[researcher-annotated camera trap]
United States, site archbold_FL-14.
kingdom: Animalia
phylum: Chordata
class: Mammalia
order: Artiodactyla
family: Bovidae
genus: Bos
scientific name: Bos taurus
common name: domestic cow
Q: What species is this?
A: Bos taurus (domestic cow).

————————

*PROBLEM DESCRIPTION*
Could you restate, word for word, every line from the one containing "scientific name: Bos taurus" through the last line of the records above, and nothing more?

*YOUR RESPONSE*
scientific name: Bos taurus
common name: domestic cow
Q: What species is this?
A: Bos taurus (domestic cow).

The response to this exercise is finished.